Image and question records:
--------------------------------
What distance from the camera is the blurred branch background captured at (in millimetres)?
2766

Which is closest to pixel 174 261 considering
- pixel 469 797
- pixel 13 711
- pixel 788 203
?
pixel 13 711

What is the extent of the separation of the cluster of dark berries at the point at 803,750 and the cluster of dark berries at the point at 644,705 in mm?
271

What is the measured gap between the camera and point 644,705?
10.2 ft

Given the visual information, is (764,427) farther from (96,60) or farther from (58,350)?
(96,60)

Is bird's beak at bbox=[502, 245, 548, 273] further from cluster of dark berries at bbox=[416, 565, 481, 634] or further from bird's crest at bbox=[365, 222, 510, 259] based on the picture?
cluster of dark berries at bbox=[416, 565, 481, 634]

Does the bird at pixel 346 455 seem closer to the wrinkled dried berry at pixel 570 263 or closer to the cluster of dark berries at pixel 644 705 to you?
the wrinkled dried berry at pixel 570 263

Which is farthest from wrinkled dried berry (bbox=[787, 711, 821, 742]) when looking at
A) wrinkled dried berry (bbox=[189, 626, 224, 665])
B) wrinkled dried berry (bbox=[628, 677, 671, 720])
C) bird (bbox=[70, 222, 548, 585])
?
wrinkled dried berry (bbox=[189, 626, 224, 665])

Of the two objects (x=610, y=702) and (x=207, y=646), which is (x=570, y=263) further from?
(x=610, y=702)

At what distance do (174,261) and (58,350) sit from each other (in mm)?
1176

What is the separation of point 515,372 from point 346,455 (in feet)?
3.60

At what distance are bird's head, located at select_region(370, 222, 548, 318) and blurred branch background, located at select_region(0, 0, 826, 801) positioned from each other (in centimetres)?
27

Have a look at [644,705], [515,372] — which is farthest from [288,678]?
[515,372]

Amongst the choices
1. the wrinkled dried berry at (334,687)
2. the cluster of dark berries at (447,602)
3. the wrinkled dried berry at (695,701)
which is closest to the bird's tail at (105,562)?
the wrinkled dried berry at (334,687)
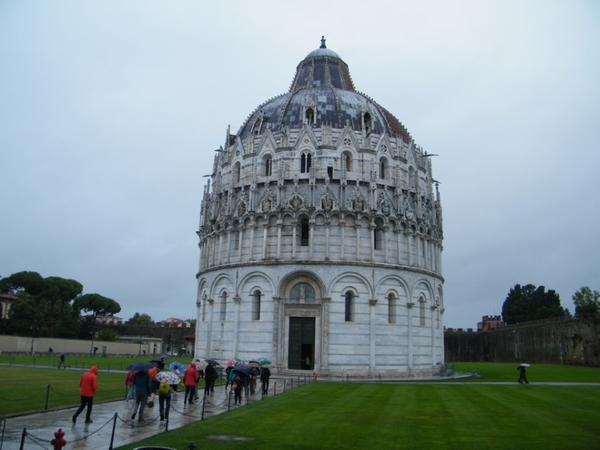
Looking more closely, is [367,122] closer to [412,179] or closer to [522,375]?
[412,179]

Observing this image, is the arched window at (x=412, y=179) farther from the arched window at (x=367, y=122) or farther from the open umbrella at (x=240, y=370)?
the open umbrella at (x=240, y=370)

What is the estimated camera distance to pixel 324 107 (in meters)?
52.5

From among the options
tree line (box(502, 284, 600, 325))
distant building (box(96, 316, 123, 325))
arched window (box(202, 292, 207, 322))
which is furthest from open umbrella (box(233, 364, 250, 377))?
distant building (box(96, 316, 123, 325))

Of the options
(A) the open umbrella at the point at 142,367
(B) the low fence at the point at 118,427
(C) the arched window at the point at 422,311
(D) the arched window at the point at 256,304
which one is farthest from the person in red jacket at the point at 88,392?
(C) the arched window at the point at 422,311

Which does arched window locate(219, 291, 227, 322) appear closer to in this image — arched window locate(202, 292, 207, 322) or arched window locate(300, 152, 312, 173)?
arched window locate(202, 292, 207, 322)

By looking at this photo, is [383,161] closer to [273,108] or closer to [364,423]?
[273,108]

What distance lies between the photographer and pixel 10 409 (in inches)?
804

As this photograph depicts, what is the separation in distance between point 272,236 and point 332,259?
5.73 metres

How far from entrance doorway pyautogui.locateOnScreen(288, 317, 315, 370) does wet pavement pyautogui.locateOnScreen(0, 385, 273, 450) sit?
2018cm

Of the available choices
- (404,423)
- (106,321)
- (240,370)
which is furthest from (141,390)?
(106,321)

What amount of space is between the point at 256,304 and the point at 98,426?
95.2ft

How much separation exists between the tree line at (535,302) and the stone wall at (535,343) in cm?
1328

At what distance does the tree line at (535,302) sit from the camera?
98438mm

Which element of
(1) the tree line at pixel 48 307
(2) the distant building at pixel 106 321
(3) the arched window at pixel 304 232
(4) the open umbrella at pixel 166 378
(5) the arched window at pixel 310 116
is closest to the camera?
(4) the open umbrella at pixel 166 378
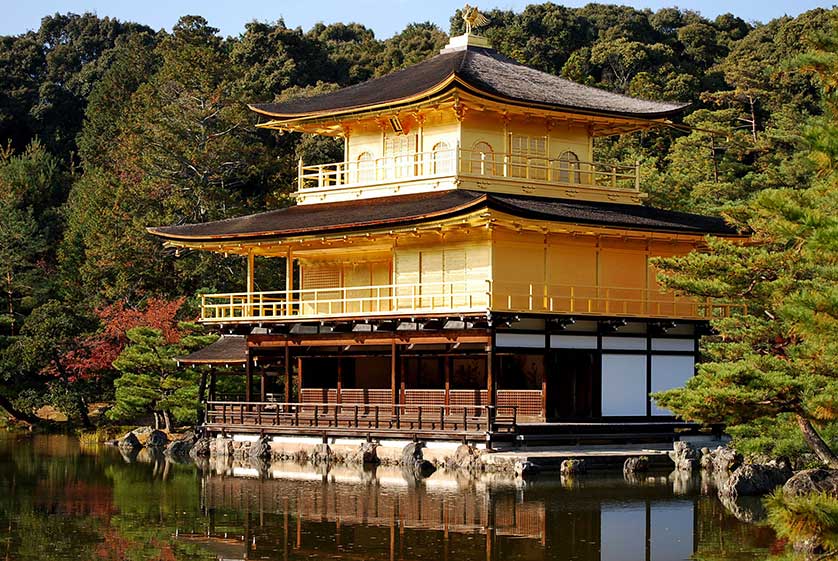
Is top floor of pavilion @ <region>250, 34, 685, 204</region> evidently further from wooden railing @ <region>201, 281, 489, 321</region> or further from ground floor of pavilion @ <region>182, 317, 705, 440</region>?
ground floor of pavilion @ <region>182, 317, 705, 440</region>

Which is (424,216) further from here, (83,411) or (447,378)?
(83,411)

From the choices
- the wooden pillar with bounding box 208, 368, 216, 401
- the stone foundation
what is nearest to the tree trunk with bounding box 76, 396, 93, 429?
the wooden pillar with bounding box 208, 368, 216, 401

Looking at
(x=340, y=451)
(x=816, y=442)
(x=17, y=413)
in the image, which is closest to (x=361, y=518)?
(x=816, y=442)

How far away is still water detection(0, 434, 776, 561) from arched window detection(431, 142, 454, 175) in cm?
908

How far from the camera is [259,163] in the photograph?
57.9m

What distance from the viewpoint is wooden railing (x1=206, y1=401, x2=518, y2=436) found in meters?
31.6

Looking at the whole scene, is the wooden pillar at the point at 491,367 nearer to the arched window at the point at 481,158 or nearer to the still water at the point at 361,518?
the still water at the point at 361,518

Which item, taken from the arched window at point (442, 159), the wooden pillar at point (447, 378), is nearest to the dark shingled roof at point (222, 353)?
the wooden pillar at point (447, 378)

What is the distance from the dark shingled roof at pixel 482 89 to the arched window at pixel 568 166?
5.09 ft

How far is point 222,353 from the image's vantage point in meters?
40.4

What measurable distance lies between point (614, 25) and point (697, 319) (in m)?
48.8

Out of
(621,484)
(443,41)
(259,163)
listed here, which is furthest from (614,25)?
(621,484)

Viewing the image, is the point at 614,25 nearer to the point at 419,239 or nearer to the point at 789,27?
the point at 789,27

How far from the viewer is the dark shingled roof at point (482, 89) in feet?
119
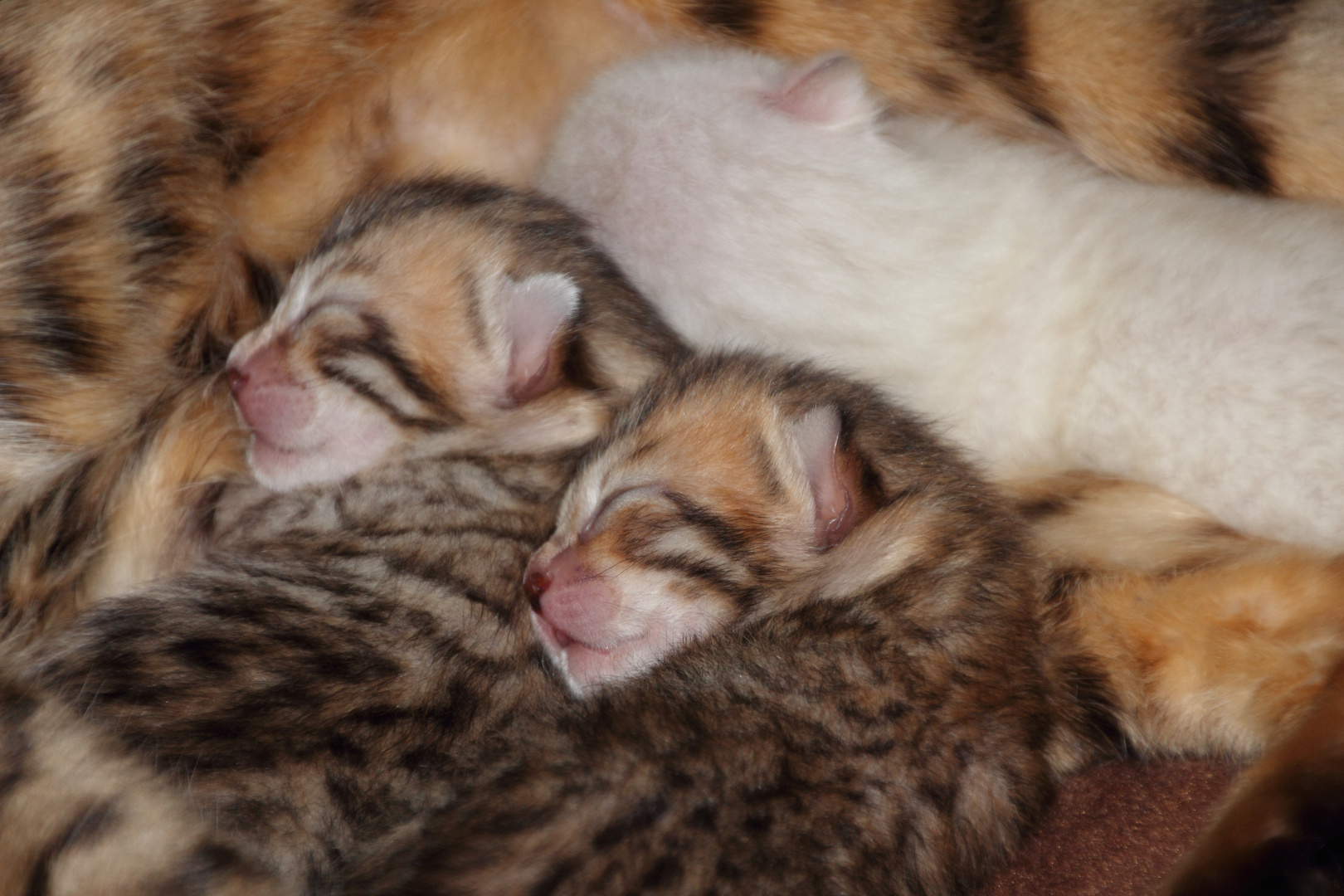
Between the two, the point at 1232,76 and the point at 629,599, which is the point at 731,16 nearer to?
--------------------------------
### Short exercise
Pictures in the records above are left out; print everything else exactly as written.

### Complete response
What distance from the camera is the blurred branch background captured at (in millimetres)?
2766

Which is closest to pixel 174 261 considering
- pixel 469 797
- pixel 13 711
- pixel 788 203
?
pixel 13 711

What is the extent of the separation of the cluster of dark berries at the point at 803,750 and the cluster of dark berries at the point at 644,705 in mm?
271

What is the measured gap between the camera and point 644,705?
10.2 ft

Given the visual information, is (764,427) farther from (96,60) or farther from (58,350)?
(96,60)

Is bird's beak at bbox=[502, 245, 548, 273] further from cluster of dark berries at bbox=[416, 565, 481, 634] or further from bird's crest at bbox=[365, 222, 510, 259] based on the picture?
cluster of dark berries at bbox=[416, 565, 481, 634]

Does the bird at pixel 346 455 seem closer to the wrinkled dried berry at pixel 570 263 or closer to the cluster of dark berries at pixel 644 705 to you?
the wrinkled dried berry at pixel 570 263

Which is farthest from wrinkled dried berry (bbox=[787, 711, 821, 742]) when looking at
A) wrinkled dried berry (bbox=[189, 626, 224, 665])
B) wrinkled dried berry (bbox=[628, 677, 671, 720])
C) bird (bbox=[70, 222, 548, 585])
?
wrinkled dried berry (bbox=[189, 626, 224, 665])

Of the two objects (x=610, y=702) and (x=207, y=646), which is (x=570, y=263) further from?
(x=610, y=702)

At what distance do (174,261) and (58,350) sit from each other (in mm)?
1176

What is the separation of point 515,372 from point 346,455 (in feet)?
3.60

At what distance are bird's head, located at select_region(370, 222, 548, 318) and blurred branch background, located at select_region(0, 0, 826, 801) positioned from each other (in centimetres)?
27

Have a look at [644,705], [515,372] — which is farthest from [288,678]?
[515,372]

Amongst the choices
1. the wrinkled dried berry at (334,687)
2. the cluster of dark berries at (447,602)
3. the wrinkled dried berry at (695,701)
which is closest to the bird's tail at (105,562)?
the wrinkled dried berry at (334,687)
Looking more closely, is [367,122] closer to [412,179] or closer to [522,375]?
[412,179]

Observing this image, is the arched window at (x=412, y=179) farther from the arched window at (x=367, y=122) or farther from the open umbrella at (x=240, y=370)?
the open umbrella at (x=240, y=370)

What is the estimated camera distance to pixel 324 107 (in meters)?
52.5

From among the options
tree line (box(502, 284, 600, 325))
distant building (box(96, 316, 123, 325))
arched window (box(202, 292, 207, 322))
which is furthest from open umbrella (box(233, 364, 250, 377))?
distant building (box(96, 316, 123, 325))

Of the options
(A) the open umbrella at the point at 142,367
(B) the low fence at the point at 118,427
(C) the arched window at the point at 422,311
(D) the arched window at the point at 256,304
which one is farthest from the person in red jacket at the point at 88,392?
(C) the arched window at the point at 422,311

Which does arched window locate(219, 291, 227, 322) appear closer to in this image — arched window locate(202, 292, 207, 322) or arched window locate(300, 152, 312, 173)?
arched window locate(202, 292, 207, 322)

By looking at this photo, is [383,161] closer to [273,108] or closer to [364,423]?
[273,108]

What distance lies between the photographer and pixel 10 409 (in inches)?
804

As this photograph depicts, what is the separation in distance between point 272,236 and point 332,259?
5.73 metres

How far from entrance doorway pyautogui.locateOnScreen(288, 317, 315, 370) does wet pavement pyautogui.locateOnScreen(0, 385, 273, 450) sit?
2018cm

Of the available choices
- (404,423)
- (106,321)
- (240,370)
which is furthest from (141,390)?
(106,321)

What amount of space is between the point at 256,304 and the point at 98,426?
95.2ft

How much separation exists between the tree line at (535,302) and the stone wall at (535,343) in cm?
1328

At what distance does the tree line at (535,302) sit from the camera?
98438mm

Which element of
(1) the tree line at pixel 48 307
(2) the distant building at pixel 106 321
(3) the arched window at pixel 304 232
(4) the open umbrella at pixel 166 378
(5) the arched window at pixel 310 116
is closest to the camera?
(4) the open umbrella at pixel 166 378
Is top floor of pavilion @ <region>250, 34, 685, 204</region> evidently further from wooden railing @ <region>201, 281, 489, 321</region> or further from ground floor of pavilion @ <region>182, 317, 705, 440</region>?
ground floor of pavilion @ <region>182, 317, 705, 440</region>

Which is (424,216) further from here, (83,411) or (447,378)?
(83,411)

From the choices
- the wooden pillar with bounding box 208, 368, 216, 401
- the stone foundation
what is nearest to the tree trunk with bounding box 76, 396, 93, 429?
the wooden pillar with bounding box 208, 368, 216, 401

Looking at
(x=340, y=451)
(x=816, y=442)
(x=17, y=413)
in the image, which is closest to (x=361, y=518)?
(x=816, y=442)

How far away is still water detection(0, 434, 776, 561) from arched window detection(431, 142, 454, 175) in cm?
908

How far from the camera is [259,163] in the photograph?
57.9m

What distance from the viewpoint is wooden railing (x1=206, y1=401, x2=518, y2=436) found in meters?
31.6

Looking at the whole scene, is the wooden pillar at the point at 491,367 nearer to the arched window at the point at 481,158 or nearer to the still water at the point at 361,518?
the still water at the point at 361,518

Which item, taken from the arched window at point (442, 159), the wooden pillar at point (447, 378), is nearest to the dark shingled roof at point (222, 353)?
the wooden pillar at point (447, 378)

What is the distance from the dark shingled roof at pixel 482 89 to the arched window at pixel 568 166?
5.09 ft

How far is point 222,353 from the image's vantage point in meters?
40.4

What measurable distance lies between point (614, 25) and point (697, 319) (in m)?
48.8

Out of
(621,484)
(443,41)
(259,163)
listed here, which is furthest from (614,25)?
(621,484)

Viewing the image, is the point at 614,25 nearer to the point at 419,239 or nearer to the point at 789,27?
the point at 789,27

How far from the viewer is the dark shingled roof at point (482, 89) in feet?
119
Between the two, the point at 1232,76 and the point at 629,599, which is the point at 731,16 nearer to?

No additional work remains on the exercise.